The last question that should be addressed is the relative amounts of C_16:1- and C_18:1-based WEs present in human meibum. It is undeniable that C_16:1-based WEs are present in human meibum. However, HPLC-MS/MS demonstrated that there were only two isobaric groups of WEs in which palmitoleic acid dominated—namely, those with m/z values of 591 and m/z 605—for which the C_16:1/C_18:1 FA signal ratios were 2.5 and 1.4, correspondingly. Both of these WEs are relatively minor ones in the meibomian WE family. ¹² The rest of the major isobaric monounsaturated pairs of WEs m/z 563, 577, 619, 633, 647, and 661 produced the following C_16:1/C_18:1 signal ratios: 0.2, 0.1, 0.3, 0.1, 0.05, and 0.1, respectively. Considering that the chemical and physicochemical properties of the isobaric pairs of WEs are very similar (if not identical), the chances are that their roles in meibum and tear film will be found to be similar, too. 

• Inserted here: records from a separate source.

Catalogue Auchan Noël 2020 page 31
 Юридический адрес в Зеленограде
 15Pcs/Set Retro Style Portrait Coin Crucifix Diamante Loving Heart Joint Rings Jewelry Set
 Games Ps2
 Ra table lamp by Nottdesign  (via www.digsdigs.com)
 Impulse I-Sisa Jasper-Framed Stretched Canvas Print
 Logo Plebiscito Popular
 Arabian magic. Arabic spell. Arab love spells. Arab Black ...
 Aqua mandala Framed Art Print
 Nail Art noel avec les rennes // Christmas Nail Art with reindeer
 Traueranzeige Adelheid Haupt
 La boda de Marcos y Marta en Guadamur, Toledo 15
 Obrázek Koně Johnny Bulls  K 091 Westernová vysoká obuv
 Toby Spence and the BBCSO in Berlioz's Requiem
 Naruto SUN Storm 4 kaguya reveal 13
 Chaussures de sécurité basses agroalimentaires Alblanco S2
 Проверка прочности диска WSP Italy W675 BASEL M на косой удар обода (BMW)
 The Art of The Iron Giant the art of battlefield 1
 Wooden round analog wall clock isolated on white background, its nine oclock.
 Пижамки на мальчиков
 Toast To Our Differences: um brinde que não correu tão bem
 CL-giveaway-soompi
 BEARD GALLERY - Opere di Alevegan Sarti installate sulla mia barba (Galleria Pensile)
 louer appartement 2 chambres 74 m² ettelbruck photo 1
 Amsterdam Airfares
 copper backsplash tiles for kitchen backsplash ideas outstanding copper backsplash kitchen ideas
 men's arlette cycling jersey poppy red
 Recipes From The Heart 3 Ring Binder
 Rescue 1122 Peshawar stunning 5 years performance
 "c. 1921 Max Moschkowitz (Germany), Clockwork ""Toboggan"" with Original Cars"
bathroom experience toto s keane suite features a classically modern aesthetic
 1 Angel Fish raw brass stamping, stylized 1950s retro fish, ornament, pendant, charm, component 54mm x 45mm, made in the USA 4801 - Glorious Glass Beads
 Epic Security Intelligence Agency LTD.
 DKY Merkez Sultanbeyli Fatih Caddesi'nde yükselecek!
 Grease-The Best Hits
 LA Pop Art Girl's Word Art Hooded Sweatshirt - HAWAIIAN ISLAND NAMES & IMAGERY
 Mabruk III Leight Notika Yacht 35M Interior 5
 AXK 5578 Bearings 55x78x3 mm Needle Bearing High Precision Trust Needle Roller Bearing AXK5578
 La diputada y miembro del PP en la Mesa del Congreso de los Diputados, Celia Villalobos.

Finally, the complex nature of meibum warrants the continuation of its evaluation, but because of the advancements in the analytical sciences, the challenges that we are facing no longer seem to be insurmountable. However, the complexity of the subject requires a methodical approach that provides maximum information, which at this time is better served by HPLC-MS. “Horses for courses,” indeed.